Hey, 2020, kick rocks. Pound sand. Long walk, short pier.
Take your pick, 2020, just be on your way.
Like a lot of you, I was taught to treat every day as a gift, but how about one disaster at a time, please?
Cooped up because coronavirus has become our new normal. But that was not enough to entertain your demented version of Sid from "Toy Story" meanness, huh, 2020?
Jobs in jeopardy. Financial scenarios teetering on collapse. Entire industries staring into the abyss.
Now, you're going to throw tornadoes at us, too?
You know what?
Bring it. Bring it all and then reload and come again.
You are dealing from the bottom of the deck, and we all know it.
It was the first Easter we did not spend in a pew for most of us. It was the first Masters we didn't spend glued to the colorful dramatics and the dramatic colors.
And then it went from isolation to desperation because of Sunday's storms.
If isolation feels like a punishment, isolation without power or hot water is cruel and unusual.
It's what we have come to expect from a year that is barely a quarter old and already feels like a quarter century.
But it will not beat us. No way.
Not with our first responders working around the clock to find and help those in need. Not with the tireless efforts of the medical staffs at Erlanger, Parkridge, Memorial and all the other life-saving outposts. Those groups were there for the virus, and they are still there as we rummage through the destruction.

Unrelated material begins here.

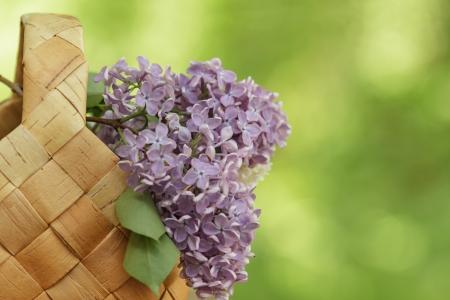 birchbark: lilac flowers in birchbark basket, defocused background Stock Photo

And that circle of disaster fighters and relief givers continues to expand. Contractors responding. EPB trucks scurrying. Neighbors helping. Media members informing, and an especially appreciative kudos to all the weather folks trying to deliver as much information as possible last night amid unprecedented hurdles. (Yes, if you are bemoaning the emergency weather break-in broadcast because you're missing 12 minutes of "American Idol," well, you're the 2020 of TV viewers.)

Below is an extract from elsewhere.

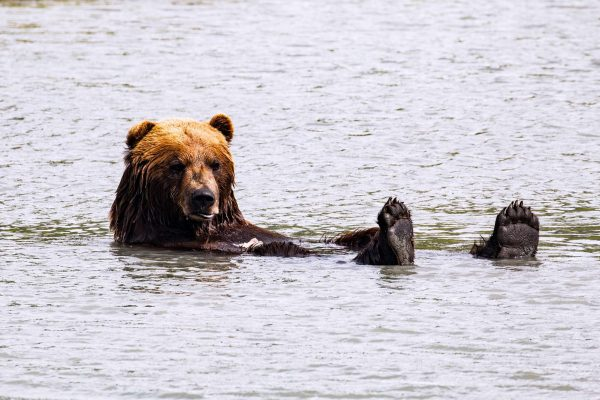 alaska katmai old grizzly bear bathing istk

We have become all too familiar with confinement to curtail the coronavirus. Staying safe is of the utmost importance in our fight against the pandemic. The isolation appears to be working, certainly locally that is the case.
But staying safe and sheltered when your shelter has been shaken by the wrath of 2020 calls for help from all willing to offer it.
That's 2020 in a nutshell so far, overlapping disasters demanding we balance social distancing and reaching out to neighbors in need.
I'll say it again. Kick rocks, 2020.
Maybe it's somewhat ironic, since 2020, of course, is how we describe hindsight.
As for this 2020, I'll be happy when it's forever in our rear view.